エルヴェ・ジュラン

メロディーズ/サン=サーンス、グリエール、スクリャービンのロマンス、他
CD(TYXart TXA19142)

メロディーズ
1.グリエール/夜想曲Op35−10
2.グラズノフ/夢Op24
3.サン=サーンス/ロマンス ヘ長調Op36
4.R.シュトラウス/アンダンテ(遺作)
5.ラヴェル/亡き王女のためのパヴァーヌ
6.グリエール/ロマンスOp35−6
7.ケルビーニ/ソナタ第1番ヘ長調
8.ビュッセル/カントゥコールOp77
9.バーンスタイン/ミッピーT世のためのエレジー
10.F.シュトラウス/夜想曲Op7
11.シニガリア/歌とフモレスケOp28より 「歌」
12.クルフト/ホルン・ソナタ ホ長調より アンダンテ
13.シャブリエ/ラルゲット
14.スクリャービン/ロマンス
15.ダマーズ/バレエ音楽「ダイヤモンドを噛む女」より 
            アダージョ
16.ダンディ/アンダンテ・カンタービレ
17.ローラン・クーセン/映画「残るのは沈黙のみ」より
             メインテーマ

  エルヴェ・ジュラン(ホルン)
  アリアーヌ・ジャコブ(ピアノ)
   録音 2016年4月

 エルヴェ・ジュラン久々のソロ・アルバムです。「メロディーズ」はメロディの美しい作品が録音されています。
 グリエールの「夜想曲Op35−10」は4つの小品の第3曲です。ノクターンの美しいメロディはジュランが演奏すると一層美しい音楽に聞こえてきます。
 グラズノフの「夢Op24」はホルンのオリジナル作品で、大変美しい小品です。ピアノの美しい響きと共にうっとりさせる作品です。

- 問題 1:
記録の中で、文字列「traffic」を含む行がいくつあるか、数だけを答えてください。大文字と小文字は区別します。

名前で指定したものを探す記録

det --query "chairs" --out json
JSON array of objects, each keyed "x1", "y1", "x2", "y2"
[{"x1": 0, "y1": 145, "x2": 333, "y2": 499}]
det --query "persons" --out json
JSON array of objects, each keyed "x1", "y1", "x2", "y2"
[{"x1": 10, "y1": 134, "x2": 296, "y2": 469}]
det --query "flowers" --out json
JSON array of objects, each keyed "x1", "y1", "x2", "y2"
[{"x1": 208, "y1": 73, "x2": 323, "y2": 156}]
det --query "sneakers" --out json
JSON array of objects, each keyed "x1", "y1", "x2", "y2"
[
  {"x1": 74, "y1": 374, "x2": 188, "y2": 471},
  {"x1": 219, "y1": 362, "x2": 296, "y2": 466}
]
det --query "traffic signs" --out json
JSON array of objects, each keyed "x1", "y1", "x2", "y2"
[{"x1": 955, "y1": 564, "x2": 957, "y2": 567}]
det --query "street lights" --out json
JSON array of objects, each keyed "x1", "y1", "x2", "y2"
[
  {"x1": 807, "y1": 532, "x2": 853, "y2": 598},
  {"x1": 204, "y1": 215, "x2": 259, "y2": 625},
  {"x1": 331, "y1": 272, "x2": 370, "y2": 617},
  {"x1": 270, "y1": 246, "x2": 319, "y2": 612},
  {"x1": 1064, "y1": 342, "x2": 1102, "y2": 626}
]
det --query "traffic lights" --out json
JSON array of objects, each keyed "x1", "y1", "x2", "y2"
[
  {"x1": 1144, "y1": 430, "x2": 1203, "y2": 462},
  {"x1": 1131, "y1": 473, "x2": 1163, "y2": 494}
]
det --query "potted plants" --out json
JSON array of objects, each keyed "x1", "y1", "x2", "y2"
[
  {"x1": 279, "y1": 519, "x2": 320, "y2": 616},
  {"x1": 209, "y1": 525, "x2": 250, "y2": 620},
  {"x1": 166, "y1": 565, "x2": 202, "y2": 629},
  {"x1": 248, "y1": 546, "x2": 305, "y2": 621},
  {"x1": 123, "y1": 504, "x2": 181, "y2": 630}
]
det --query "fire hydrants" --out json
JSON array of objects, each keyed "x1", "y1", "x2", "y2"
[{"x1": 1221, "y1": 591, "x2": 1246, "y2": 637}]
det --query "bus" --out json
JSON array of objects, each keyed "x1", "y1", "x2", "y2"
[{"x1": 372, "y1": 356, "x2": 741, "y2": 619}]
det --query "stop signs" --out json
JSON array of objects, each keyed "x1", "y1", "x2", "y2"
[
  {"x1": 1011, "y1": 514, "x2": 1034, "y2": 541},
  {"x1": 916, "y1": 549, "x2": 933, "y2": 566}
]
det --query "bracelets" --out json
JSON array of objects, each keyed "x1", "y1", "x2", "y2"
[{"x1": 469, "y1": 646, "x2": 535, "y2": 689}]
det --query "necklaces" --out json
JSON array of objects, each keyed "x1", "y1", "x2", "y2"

- 問題 2:
CDの紹介文では、このアルバムの録音はいつとされていますか。

- 回答 1:
2

- 回答 2:
2016年4月です。